▶ [EXERCISE]:
Repeat only the lines from the one holding "How distant are" down to the last line of the listing below, including both of those lines.

▶ [PROVIDED ENTRIES]:
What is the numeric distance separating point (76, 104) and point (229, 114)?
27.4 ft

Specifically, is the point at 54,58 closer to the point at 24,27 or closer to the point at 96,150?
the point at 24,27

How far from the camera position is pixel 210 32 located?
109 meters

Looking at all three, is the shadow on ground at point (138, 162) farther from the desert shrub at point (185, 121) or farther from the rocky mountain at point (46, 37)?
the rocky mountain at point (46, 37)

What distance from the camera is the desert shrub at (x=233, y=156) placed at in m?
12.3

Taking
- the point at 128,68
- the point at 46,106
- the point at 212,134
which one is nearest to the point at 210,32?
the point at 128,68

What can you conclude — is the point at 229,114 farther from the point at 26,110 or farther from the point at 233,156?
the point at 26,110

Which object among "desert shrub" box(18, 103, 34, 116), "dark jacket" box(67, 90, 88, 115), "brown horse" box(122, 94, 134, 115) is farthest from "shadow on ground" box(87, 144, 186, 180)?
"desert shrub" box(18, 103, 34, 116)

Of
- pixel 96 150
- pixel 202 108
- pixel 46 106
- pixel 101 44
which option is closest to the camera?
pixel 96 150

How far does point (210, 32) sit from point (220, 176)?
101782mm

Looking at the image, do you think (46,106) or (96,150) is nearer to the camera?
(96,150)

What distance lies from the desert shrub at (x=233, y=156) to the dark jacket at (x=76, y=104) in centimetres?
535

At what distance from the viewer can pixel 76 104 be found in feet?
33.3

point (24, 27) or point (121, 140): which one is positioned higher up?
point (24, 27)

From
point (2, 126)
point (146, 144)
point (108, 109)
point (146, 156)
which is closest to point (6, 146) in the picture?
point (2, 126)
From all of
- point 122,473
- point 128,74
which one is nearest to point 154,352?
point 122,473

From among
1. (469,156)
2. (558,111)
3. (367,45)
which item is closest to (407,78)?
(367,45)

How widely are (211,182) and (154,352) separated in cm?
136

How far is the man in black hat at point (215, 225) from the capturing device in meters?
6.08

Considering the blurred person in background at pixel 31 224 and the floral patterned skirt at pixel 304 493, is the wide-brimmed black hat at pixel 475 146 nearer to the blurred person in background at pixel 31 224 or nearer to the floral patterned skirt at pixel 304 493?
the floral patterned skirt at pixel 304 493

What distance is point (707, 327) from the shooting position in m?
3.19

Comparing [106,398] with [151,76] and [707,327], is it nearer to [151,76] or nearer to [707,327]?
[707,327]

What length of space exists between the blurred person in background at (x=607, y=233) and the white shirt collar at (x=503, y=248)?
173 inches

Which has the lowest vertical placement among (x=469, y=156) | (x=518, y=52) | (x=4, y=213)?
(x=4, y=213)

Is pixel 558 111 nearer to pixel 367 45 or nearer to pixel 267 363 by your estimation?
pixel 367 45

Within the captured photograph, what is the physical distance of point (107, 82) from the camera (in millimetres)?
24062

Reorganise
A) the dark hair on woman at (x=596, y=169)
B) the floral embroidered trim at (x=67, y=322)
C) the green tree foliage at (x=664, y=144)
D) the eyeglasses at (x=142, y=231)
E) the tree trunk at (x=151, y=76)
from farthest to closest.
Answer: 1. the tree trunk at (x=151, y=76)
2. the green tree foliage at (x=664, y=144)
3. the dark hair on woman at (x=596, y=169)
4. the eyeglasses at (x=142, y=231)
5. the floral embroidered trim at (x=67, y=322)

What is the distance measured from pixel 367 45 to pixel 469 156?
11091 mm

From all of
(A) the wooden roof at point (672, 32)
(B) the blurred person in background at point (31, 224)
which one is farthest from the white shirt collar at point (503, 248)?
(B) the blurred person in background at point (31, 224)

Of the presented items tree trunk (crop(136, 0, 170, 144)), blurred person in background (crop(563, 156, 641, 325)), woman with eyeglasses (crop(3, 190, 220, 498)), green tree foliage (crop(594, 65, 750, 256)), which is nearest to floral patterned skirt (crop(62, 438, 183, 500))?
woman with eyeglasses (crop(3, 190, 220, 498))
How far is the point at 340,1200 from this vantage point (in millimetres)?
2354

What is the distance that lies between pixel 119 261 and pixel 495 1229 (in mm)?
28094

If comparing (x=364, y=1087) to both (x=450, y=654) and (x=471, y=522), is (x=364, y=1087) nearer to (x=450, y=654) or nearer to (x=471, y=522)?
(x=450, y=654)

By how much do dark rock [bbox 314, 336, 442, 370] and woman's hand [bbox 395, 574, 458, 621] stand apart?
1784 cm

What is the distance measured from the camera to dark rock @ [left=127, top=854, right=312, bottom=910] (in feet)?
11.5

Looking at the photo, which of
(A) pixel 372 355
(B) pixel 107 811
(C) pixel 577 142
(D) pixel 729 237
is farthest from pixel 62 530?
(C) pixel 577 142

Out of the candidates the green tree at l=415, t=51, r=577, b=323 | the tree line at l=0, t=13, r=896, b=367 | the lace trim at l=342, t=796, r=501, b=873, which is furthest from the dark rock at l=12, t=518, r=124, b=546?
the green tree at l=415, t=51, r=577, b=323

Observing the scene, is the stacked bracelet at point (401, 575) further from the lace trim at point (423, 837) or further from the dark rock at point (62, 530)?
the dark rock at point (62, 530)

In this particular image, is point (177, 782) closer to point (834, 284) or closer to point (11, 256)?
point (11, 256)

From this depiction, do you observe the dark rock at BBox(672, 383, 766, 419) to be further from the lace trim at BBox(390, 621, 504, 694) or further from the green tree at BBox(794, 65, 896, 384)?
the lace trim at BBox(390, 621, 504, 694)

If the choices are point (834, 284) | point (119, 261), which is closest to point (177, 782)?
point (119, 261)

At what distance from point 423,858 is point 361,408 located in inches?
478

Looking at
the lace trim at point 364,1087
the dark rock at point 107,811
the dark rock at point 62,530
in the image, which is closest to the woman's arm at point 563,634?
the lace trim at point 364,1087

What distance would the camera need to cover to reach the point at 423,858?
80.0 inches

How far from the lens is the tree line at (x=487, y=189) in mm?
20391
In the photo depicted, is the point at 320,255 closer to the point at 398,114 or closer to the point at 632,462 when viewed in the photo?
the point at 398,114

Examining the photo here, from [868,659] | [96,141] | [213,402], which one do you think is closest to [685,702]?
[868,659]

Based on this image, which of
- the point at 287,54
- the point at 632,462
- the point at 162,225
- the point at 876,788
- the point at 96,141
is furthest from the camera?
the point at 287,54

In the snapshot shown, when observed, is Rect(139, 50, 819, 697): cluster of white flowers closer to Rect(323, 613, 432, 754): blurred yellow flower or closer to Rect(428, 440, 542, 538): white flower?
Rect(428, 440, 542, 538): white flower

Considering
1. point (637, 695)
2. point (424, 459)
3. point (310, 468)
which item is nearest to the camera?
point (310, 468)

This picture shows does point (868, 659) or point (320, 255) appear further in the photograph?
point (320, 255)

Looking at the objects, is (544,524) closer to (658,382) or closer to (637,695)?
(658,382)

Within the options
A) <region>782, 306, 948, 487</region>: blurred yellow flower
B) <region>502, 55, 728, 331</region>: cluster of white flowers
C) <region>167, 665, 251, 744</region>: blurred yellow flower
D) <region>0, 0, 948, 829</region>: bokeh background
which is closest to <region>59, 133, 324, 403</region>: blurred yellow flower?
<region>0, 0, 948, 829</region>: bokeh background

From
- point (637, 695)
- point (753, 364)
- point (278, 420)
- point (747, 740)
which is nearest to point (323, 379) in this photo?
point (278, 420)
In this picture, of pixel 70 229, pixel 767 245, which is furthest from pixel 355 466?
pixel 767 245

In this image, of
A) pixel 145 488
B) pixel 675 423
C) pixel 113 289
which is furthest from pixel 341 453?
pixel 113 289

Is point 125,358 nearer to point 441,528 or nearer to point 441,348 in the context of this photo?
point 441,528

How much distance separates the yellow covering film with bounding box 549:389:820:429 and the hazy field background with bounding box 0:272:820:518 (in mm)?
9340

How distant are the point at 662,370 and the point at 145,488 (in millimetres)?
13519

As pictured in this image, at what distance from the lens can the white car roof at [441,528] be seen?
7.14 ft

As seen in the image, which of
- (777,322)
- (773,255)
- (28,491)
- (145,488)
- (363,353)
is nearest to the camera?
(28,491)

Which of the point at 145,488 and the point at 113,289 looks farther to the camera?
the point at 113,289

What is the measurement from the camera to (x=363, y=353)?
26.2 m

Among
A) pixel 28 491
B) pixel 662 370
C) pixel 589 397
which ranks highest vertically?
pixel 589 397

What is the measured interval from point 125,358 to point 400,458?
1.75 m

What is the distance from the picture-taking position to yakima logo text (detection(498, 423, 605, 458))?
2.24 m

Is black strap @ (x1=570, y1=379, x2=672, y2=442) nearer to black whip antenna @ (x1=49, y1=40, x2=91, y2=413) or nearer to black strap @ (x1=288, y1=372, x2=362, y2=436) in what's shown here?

▶ [ANSWER IN FULL]:
How distant are the point at 662,370 and the point at 145,488 (in millimetres)?
13519

As pictured in this image, at what distance from the lens can the white car roof at [441,528] be seen?
7.14 ft

As seen in the image, which of
- (777,322)
- (773,255)
- (28,491)
- (145,488)
- (363,353)
is nearest to the camera?
(28,491)

Which of the point at 145,488 and the point at 113,289 looks farther to the camera?
the point at 113,289

What is the measurement from the camera to (x=363, y=353)?
26.2 m

Among
A) pixel 28 491
B) pixel 662 370
C) pixel 589 397
which ranks highest vertically?
pixel 589 397

What is the measured interval from point 125,358 to point 400,458?
1.75 m

What is the distance from the picture-taking position to yakima logo text (detection(498, 423, 605, 458))?
2.24 m

Is black strap @ (x1=570, y1=379, x2=672, y2=442) nearer to black whip antenna @ (x1=49, y1=40, x2=91, y2=413) or nearer to black strap @ (x1=288, y1=372, x2=362, y2=436) in what's shown here?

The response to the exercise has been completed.